What is expected >>
Please find every line in the rows below that contains the string "green" and copy each one out in full.

Provided entries >>

=====

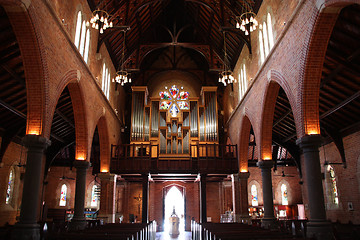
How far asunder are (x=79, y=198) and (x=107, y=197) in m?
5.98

=====

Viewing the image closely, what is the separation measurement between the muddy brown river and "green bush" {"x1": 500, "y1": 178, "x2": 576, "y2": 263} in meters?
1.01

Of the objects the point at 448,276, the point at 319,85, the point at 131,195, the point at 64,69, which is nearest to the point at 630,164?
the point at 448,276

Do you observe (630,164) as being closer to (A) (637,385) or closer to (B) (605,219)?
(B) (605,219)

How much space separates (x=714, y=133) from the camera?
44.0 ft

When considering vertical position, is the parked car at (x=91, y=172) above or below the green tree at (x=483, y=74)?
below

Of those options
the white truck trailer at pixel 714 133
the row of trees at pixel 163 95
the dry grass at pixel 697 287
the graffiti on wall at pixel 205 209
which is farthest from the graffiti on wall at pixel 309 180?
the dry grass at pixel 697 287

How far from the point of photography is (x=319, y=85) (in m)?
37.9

=====

Task response >>
Viewing the image closely, what is the separation measurement between the muddy brown river and "green bush" {"x1": 500, "y1": 178, "x2": 576, "y2": 263} in meters?
When considering vertical position, is the parked car at (x=91, y=172) above or below the green tree at (x=483, y=74)?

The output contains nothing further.